— SOURCE TEXT —
--------------------------------

Friday, March 9, 2018

Why Public Comments Matter: The Case of the National Institutes of Health Policy on Single Institutional Review Board Review of Multicenter Studies

 2018 Mar 6. doi: 10.1097/ACM.0000000000002206. [Epub ahead of print]

Why Public Comments Matter: The Case of the National Institutes of Health Policy on Single Institutional Review Board Review of Multicenter Studies.

Author information

1
A.M. Ervin is assistant scientist, Department of Epidemiology, Johns Hopkins Bloomberg School of Public Health, Baltimore, Maryland. H.A. Taylor is associate professor, Department of Health Policy and Management, Johns Hopkins Bloomberg School of Public Health and Johns Hopkins Berman Institute of Bioethics, Baltimore, Maryland. S. Ehrhardt is associate professor, Department of Epidemiology, Johns Hopkins Bloomberg School of Public Health, Baltimore, Maryland. C.L. Meinert is professor, Department of Epidemiology, Johns Hopkins Bloomberg School of Public Health, Baltimore, Maryland.

--------------------------------

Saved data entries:
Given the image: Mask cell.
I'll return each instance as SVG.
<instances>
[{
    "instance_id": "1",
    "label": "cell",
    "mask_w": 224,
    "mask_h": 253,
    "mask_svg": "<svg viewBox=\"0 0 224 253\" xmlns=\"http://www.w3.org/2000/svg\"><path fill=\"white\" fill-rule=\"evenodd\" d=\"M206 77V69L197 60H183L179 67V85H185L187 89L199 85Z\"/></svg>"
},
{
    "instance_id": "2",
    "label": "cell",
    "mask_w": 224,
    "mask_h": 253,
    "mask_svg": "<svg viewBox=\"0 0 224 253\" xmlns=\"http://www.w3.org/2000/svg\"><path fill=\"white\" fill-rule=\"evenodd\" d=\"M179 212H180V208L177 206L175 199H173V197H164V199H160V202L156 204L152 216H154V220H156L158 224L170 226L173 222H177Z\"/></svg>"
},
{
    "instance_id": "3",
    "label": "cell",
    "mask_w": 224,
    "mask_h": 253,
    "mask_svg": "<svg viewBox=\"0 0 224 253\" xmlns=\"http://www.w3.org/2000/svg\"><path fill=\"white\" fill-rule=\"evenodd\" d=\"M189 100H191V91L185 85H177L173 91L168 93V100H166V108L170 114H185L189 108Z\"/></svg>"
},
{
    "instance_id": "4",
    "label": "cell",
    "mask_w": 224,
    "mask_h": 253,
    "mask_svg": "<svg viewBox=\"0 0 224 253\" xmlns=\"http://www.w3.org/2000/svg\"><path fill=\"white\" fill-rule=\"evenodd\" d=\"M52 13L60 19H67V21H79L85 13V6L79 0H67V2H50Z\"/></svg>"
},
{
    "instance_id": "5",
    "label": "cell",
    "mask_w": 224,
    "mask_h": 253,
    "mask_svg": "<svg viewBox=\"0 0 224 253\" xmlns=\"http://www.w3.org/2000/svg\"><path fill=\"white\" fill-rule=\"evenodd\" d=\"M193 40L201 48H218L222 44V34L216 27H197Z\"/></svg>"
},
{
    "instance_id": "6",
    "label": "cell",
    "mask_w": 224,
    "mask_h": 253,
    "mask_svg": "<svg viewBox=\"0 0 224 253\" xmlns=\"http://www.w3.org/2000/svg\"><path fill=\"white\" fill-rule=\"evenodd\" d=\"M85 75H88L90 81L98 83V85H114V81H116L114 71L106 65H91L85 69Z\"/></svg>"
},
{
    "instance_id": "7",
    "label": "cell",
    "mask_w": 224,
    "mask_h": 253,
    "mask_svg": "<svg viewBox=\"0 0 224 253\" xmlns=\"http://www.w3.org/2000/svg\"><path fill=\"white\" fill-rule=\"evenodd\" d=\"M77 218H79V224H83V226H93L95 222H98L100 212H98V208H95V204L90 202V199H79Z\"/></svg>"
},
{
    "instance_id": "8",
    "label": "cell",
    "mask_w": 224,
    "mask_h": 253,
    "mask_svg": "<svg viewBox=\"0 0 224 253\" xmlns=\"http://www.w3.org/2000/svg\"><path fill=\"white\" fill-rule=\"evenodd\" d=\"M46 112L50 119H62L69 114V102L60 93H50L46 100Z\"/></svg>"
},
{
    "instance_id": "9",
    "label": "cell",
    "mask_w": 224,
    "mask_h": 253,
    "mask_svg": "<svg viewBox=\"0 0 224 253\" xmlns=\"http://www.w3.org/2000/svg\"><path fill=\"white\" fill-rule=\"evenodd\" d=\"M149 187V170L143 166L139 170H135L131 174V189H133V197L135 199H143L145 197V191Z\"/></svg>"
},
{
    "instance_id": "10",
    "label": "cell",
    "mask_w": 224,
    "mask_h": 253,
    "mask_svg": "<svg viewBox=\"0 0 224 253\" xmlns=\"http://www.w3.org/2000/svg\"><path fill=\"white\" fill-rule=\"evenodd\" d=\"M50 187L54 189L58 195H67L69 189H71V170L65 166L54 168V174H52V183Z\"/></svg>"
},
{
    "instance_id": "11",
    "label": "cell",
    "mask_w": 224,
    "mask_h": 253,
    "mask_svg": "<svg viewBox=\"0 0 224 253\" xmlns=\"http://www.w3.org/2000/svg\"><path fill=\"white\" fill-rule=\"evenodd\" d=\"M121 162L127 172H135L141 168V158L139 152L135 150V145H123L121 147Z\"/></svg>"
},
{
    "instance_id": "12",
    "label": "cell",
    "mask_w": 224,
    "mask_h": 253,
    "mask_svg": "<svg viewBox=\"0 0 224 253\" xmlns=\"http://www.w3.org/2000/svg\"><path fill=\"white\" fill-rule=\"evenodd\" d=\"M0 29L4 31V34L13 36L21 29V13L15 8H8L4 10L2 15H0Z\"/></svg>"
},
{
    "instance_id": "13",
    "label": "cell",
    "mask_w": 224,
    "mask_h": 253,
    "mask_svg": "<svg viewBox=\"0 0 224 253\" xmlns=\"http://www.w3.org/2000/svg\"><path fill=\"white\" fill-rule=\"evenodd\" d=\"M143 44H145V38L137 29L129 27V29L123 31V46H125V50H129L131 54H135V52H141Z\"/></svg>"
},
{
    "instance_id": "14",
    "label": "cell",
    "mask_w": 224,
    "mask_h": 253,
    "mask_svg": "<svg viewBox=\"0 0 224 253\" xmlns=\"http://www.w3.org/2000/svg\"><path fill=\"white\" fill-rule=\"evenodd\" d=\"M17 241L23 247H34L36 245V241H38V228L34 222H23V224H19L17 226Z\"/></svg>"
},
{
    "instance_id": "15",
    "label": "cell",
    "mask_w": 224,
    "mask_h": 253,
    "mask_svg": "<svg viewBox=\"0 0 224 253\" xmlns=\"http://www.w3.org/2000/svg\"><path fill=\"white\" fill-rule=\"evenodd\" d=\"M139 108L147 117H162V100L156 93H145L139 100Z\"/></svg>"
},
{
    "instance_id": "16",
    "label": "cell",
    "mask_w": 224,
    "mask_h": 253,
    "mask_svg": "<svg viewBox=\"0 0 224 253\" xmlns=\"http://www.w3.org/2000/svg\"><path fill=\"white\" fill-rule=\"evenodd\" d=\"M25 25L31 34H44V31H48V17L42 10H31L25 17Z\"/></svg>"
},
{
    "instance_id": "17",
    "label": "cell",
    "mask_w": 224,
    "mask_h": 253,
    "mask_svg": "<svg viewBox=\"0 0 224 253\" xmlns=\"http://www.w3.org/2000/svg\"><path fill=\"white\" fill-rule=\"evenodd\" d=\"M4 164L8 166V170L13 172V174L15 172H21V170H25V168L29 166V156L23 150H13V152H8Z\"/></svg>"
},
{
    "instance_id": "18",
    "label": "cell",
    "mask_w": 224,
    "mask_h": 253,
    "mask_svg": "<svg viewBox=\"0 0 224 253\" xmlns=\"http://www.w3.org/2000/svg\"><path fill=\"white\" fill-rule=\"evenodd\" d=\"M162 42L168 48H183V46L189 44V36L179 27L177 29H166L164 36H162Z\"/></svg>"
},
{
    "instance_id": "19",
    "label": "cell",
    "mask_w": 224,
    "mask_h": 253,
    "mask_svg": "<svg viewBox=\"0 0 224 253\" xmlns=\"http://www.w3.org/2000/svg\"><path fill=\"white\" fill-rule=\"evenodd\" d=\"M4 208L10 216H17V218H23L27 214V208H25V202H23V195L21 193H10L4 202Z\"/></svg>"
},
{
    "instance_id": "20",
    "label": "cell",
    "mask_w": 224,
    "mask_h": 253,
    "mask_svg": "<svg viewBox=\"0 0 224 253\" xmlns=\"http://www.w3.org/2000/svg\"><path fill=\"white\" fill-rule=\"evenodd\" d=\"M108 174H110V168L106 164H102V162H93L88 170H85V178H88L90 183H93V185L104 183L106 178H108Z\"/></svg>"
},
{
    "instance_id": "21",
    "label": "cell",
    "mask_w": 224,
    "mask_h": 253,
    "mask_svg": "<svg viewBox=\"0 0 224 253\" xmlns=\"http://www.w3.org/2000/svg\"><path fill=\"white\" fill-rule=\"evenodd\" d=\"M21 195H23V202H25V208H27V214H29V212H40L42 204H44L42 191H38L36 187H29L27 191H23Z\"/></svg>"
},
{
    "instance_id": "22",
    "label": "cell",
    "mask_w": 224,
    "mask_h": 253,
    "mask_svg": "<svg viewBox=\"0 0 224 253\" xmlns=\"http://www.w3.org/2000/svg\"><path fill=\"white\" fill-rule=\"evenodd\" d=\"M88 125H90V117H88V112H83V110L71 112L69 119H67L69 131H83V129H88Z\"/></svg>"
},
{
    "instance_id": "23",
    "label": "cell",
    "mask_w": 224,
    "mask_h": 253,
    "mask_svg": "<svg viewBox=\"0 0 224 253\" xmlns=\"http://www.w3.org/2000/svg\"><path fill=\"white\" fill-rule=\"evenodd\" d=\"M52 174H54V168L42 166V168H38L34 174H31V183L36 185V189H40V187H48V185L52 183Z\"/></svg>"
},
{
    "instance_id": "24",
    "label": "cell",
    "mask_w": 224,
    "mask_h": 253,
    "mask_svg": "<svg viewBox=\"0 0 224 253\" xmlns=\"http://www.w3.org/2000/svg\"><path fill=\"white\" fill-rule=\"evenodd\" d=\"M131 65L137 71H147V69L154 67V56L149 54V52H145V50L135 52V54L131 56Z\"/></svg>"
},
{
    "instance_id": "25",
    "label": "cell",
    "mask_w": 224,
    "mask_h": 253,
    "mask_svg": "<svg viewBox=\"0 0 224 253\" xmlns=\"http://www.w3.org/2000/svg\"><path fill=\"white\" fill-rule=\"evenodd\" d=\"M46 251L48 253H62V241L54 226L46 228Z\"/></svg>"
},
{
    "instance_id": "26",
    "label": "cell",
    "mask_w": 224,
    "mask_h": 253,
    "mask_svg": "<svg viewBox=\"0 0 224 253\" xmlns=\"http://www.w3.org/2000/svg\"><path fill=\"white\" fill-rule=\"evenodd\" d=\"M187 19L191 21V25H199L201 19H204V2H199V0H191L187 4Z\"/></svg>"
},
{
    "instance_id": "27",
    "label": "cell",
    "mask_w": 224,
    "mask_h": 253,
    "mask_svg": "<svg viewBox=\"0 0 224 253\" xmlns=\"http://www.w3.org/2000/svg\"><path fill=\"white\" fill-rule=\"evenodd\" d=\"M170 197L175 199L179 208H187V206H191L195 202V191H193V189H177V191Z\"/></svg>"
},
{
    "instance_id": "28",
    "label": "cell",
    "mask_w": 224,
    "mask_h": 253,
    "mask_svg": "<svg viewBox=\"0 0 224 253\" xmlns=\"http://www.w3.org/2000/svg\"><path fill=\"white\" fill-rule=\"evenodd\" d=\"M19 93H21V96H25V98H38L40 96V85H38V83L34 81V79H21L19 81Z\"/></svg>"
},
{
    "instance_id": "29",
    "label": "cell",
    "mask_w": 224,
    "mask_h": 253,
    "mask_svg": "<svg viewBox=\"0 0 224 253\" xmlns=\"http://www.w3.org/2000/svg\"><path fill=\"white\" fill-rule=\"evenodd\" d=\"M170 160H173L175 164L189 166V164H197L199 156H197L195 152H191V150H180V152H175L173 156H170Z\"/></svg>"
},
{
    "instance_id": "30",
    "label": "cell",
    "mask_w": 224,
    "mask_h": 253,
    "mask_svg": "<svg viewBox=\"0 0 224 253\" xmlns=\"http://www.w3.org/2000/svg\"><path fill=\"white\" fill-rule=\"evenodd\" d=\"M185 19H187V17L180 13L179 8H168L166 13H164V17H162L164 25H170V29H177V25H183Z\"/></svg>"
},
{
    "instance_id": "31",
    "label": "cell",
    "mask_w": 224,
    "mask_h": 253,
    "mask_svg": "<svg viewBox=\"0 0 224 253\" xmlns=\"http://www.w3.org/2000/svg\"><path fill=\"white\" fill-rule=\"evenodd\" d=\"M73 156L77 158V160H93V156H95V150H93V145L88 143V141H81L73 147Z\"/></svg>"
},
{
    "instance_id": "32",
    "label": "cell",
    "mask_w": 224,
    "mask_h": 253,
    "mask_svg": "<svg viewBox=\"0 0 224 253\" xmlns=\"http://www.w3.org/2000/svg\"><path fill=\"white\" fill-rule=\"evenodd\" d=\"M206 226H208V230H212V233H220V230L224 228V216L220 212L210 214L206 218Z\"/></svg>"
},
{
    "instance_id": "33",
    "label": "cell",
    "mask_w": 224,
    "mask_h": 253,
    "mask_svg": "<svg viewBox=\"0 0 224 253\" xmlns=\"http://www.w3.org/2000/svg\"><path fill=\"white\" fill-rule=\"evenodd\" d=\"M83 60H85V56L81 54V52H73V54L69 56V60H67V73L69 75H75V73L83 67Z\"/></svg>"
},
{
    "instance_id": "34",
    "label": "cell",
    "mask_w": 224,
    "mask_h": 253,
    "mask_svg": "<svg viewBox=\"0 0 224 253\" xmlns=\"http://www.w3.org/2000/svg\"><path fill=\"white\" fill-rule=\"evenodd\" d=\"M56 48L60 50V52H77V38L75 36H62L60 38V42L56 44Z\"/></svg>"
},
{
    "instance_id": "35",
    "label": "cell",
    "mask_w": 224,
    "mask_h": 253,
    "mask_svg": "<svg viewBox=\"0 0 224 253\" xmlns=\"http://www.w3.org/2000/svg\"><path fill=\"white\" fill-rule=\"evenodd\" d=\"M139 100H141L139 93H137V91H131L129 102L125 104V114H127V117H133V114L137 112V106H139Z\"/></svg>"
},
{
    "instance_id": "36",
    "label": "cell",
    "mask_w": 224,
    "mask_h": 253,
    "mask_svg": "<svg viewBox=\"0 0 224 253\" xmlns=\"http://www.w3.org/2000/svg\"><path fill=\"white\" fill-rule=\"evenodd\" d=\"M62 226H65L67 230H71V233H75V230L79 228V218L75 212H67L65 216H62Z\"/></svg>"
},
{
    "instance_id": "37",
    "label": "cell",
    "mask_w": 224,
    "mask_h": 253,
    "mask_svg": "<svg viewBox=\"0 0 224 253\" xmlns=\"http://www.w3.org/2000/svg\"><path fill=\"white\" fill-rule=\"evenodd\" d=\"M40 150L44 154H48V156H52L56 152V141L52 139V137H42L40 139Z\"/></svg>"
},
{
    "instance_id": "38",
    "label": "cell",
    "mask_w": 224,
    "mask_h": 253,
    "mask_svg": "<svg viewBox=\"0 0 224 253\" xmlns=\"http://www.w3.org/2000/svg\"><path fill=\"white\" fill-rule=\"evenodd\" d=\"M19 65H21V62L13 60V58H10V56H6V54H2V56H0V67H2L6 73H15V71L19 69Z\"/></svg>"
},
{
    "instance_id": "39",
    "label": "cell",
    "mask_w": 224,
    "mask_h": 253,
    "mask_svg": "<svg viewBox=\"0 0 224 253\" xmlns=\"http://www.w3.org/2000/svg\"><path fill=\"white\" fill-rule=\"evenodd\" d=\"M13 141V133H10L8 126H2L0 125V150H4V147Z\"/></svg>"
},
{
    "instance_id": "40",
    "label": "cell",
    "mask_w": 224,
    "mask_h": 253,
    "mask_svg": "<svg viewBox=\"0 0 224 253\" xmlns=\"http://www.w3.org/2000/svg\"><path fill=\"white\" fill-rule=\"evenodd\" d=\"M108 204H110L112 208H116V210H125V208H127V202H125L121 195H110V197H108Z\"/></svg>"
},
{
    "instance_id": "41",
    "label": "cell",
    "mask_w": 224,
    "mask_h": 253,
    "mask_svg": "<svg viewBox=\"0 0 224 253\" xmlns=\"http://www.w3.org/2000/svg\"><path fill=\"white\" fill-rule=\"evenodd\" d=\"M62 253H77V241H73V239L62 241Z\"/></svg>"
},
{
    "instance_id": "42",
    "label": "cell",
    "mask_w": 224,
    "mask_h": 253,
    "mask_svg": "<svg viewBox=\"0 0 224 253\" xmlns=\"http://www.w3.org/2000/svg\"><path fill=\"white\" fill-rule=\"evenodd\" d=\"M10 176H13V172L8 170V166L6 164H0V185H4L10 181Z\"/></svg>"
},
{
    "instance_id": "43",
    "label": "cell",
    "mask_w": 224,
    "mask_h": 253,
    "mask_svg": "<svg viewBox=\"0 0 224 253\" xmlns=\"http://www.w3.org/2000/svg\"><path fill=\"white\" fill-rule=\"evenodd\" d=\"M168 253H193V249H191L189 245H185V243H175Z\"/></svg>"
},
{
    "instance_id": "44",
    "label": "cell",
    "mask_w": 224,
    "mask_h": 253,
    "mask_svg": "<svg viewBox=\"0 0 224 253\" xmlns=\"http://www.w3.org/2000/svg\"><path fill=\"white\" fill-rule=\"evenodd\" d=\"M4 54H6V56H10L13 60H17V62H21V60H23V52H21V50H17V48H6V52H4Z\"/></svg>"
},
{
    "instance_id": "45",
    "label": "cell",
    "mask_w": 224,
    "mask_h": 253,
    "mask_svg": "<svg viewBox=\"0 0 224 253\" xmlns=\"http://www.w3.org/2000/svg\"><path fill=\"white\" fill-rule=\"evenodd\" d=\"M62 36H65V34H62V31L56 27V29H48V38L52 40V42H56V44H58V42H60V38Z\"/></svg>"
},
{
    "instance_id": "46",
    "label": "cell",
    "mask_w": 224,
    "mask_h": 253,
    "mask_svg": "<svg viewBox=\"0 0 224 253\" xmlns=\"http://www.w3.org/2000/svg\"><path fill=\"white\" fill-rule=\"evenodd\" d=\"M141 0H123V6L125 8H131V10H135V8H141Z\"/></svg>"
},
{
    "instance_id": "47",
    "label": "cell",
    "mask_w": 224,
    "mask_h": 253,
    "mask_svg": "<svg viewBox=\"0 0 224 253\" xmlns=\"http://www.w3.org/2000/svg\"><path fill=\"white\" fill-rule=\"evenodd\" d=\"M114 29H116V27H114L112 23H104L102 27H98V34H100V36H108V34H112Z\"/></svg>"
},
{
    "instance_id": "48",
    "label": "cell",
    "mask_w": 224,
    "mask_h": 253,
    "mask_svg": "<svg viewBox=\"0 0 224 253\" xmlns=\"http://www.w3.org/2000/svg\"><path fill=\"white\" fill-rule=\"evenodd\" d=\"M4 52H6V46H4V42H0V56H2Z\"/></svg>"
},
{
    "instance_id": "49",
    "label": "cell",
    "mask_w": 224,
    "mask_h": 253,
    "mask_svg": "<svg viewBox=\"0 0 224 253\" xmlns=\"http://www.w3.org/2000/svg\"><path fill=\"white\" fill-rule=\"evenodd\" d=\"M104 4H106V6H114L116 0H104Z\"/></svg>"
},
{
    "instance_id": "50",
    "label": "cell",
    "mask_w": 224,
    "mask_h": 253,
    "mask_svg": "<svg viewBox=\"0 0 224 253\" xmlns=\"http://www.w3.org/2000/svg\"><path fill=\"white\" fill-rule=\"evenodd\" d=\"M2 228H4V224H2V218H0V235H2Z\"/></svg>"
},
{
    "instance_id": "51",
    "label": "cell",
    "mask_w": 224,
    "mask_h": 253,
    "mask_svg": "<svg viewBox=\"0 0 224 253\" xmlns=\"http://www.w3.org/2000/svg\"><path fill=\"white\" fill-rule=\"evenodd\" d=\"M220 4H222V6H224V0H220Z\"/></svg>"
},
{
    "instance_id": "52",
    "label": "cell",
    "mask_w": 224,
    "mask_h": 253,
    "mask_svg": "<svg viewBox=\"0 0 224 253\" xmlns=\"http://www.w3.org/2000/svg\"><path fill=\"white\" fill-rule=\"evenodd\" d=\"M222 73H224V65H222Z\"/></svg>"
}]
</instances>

--------------------------------

— TASK DESCRIPTION —
Answer these questions from the article listing:
1. On what date was the article published ahead of print?
2. What DOI does the listing give?
3. What position does H.A. Taylor hold, and in which department?

— SOLUTION FOR THIS EXERCISE —
1. March 6, 2018.
2. 10.1097/ACM.0000000000002206
3. Associate professor, Department of Health Policy and Management, Johns Hopkins Bloomberg School of Public Health (and the Johns Hopkins Berman Institute of Bioethics).